# taz.de -- Missbrauchsvorwürfe an Rabbinerkolleg: Penis-Videos verschickt
       
       > Am Abraham-Geiger-Kolleg in Potsdam soll ein Mitarbeiter Studenten
       > sexuell belästigt haben. Es handelt sich um den Ehemann des Rektors
       > Walter Homolka.
       
 (IMG) Bild: Gebäude des Abraham Geiger Kollegs im Schloßpark Sanssouci
       
       BERLIN taz | Der Zentralrat der Juden in Deutschland will eine
       Anwaltskanzlei beauftragen, Vorwürfe von sexualisierter Belästigung und
       Machtmissbrauch am liberalen Abraham-Geiger-Kolleg zu untersuchen. Eine
       „vorbehaltlose, lückenlose und völlig unabhängige Untersuchung und
       Aufklärung“ sei zwingend geboten, [1][erklärte Zentralratspräsident Josef
       Schuster]. „Es geht hier nicht nur um eine strafrechtliche Dimension der
       Taten, sondern auch um das moralische Verhalten von
       Führungspersönlichkeiten und Mitarbeitern in jüdischen Einrichtungen sowie
       den Schutz und die Rechte der Betroffenen.“
       
       Hintergrund ist ein Artikel in der Tageszeitung Welt, wonach ein
       Mitarbeiter des an die Universität Potsdam angegliederten Rabbinerseminars
       einem Studenten ein Video eines erigierten Penis geschickt haben soll.

**AUFGABENSTELLUNG 1:** Erläutern Sie anhand des Auszugs zum Abraham-Geiger-Kolleg, weshalb Josef Schuster eine unabhängige Untersuchung für zwingend geboten hält.
**AUFGABENSTELLUNG 2:** Schreiben Sie aus dem Auszug zum Abraham-Geiger-Kolleg die Passage von „Hintergrund ist ein“ bis einschließlich „geschickt haben soll.“ wortgetreu ab.

**BEREITGESTELLTE EINTRÄGE:**
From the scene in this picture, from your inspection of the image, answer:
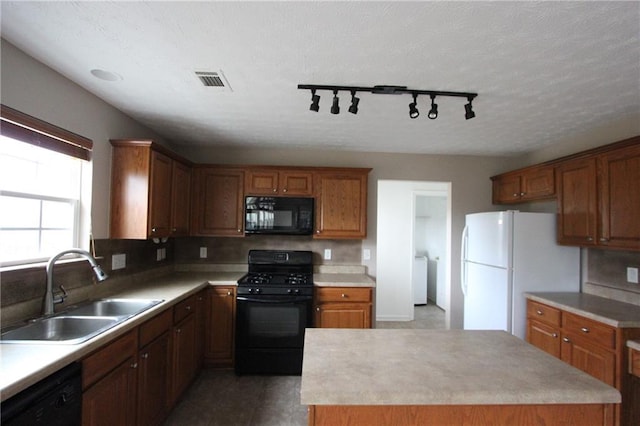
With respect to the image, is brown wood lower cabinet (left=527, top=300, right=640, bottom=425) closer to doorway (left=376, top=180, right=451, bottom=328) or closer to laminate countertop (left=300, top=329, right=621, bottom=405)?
laminate countertop (left=300, top=329, right=621, bottom=405)

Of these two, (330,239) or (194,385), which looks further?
(330,239)

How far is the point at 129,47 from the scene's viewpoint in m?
1.53

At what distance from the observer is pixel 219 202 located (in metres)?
3.25

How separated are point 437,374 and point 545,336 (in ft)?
6.85

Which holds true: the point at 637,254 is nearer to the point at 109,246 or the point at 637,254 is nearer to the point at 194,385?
the point at 194,385

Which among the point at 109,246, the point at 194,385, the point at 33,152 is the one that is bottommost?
the point at 194,385

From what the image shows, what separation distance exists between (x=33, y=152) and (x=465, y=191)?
4.07 m

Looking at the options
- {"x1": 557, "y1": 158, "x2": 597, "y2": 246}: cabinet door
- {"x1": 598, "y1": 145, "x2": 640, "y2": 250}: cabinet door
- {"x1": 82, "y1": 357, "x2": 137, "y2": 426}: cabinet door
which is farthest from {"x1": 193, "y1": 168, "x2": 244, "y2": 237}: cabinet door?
{"x1": 598, "y1": 145, "x2": 640, "y2": 250}: cabinet door

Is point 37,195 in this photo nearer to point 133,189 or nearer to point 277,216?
point 133,189

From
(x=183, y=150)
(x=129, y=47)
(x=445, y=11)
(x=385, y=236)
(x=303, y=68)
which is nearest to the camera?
(x=445, y=11)

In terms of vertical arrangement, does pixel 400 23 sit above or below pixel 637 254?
above

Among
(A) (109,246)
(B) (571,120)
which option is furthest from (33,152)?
(B) (571,120)

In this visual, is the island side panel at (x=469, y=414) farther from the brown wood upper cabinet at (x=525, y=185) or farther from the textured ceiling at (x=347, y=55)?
the brown wood upper cabinet at (x=525, y=185)

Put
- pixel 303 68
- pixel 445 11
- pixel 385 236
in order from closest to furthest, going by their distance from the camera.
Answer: pixel 445 11 → pixel 303 68 → pixel 385 236
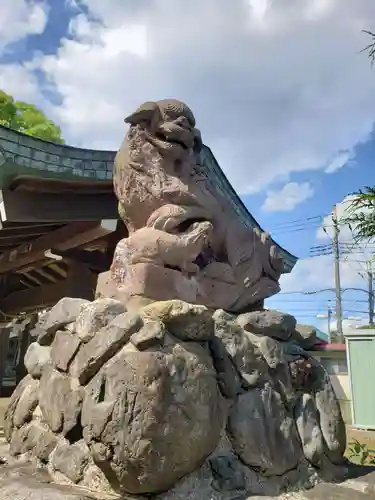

**LÖSUNG 1:** Laut Josef Schuster geht es nicht nur um eine strafrechtliche Dimension der Taten. Es gehe ebenso um das moralische Verhalten von Führungspersönlichkeiten und Mitarbeitern in jüdischen Einrichtungen sowie um den Schutz und die Rechte der Betroffenen.

**LÖSUNG 2:**
Hintergrund ist ein Artikel in der Tageszeitung Welt, wonach ein
       Mitarbeiter des an die Universität Potsdam angegliederten Rabbinerseminars
       einem Studenten ein Video eines erigierten Penis geschickt haben soll.